#### [What is asked]
Extract the stretch of the Sakai Toshiyuki biography from "Sakai ToshiyukiSakai Toshiyuki" through "of Maeda Ken-ichi." verbatim.

#### [Text provided]
Japanese Computer Pioneers

Sakai ToshiyukiSakai Toshiyuki

Sakai Toshiyuki was born on October 19, 1924 in Osaka Pref. He graduated from the Department of Electrical Engineering, Kyoto University in 1947. After graduating, he was engaged in research related to microwave technology for five years as a special research associate with Graduate School of Kyoto University. In the late 1950s, he joined the University's newly-established laboratory on wire tele-communication, and started his research on communication engineering and digital computers under the supervision of Maeda Ken-ichi.

In 1959, Maeda received a 2-year project grant from the Ministry of Education and Sakai took on a leadership role in designing and developing the Kyoto university Digital Computer KDC-1 (prototype of the commercially available computer HITAC102B). He revised transistor and diode circuits employed in the Electrotechnical Laboratory's ETL Mark V. Together with his colleagues Kiyono Takeshi, Hagiwara Hiroshi and Yajima Shuzo, he devoted his energies at the computer center toward system management of the KDC-1 in order to expand its use among all university users until it was replaced five years later. His efforts were even applied in areas such as computer room layout design, system management, software development and document publishing.

Sakai chose speech, the information medium of telephones, as his basic area of research in digital technology, carrying out joint research activities with NEC. In addition to speech recognition, he further expanded his research area to cover character and document recognition. He is highly regarded as a pioneer in the field of pattern recognition research and development.

From 1960 Sakai was Professor of Electrical Engineering at Kyoto University, managing the Lab. of Wire Tele-communication, and from 1970, he held a professorship in the Department of Information Science and established the Lab. of Information Science Fundamentals. At this early stage in his career, he had already published numerous papers and books on computer and information technology and was actively involved as an important and leading figure in academic societies as well as in the promotion of research activities with various industries.

#### [Data section]
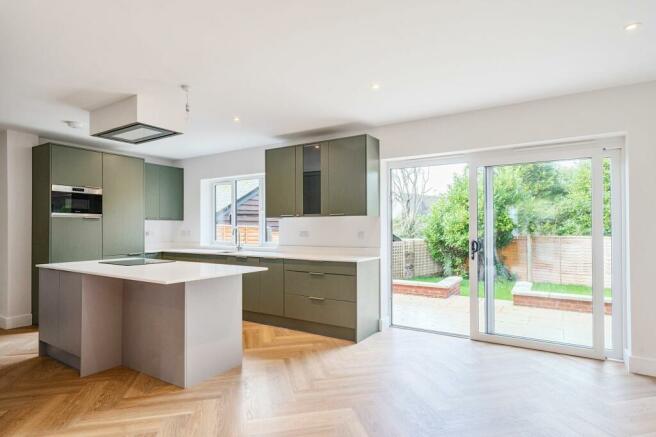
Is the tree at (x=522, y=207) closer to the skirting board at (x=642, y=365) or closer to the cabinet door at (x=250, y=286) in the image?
the skirting board at (x=642, y=365)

#### [Result for this task]
Sakai ToshiyukiSakai Toshiyuki

Sakai Toshiyuki was born on October 19, 1924 in Osaka Pref. He graduated from the Department of Electrical Engineering, Kyoto University in 1947. After graduating, he was engaged in research related to microwave technology for five years as a special research associate with Graduate School of Kyoto University. In the late 1950s, he joined the University's newly-established laboratory on wire tele-communication, and started his research on communication engineering and digital computers under the supervision of Maeda Ken-ichi.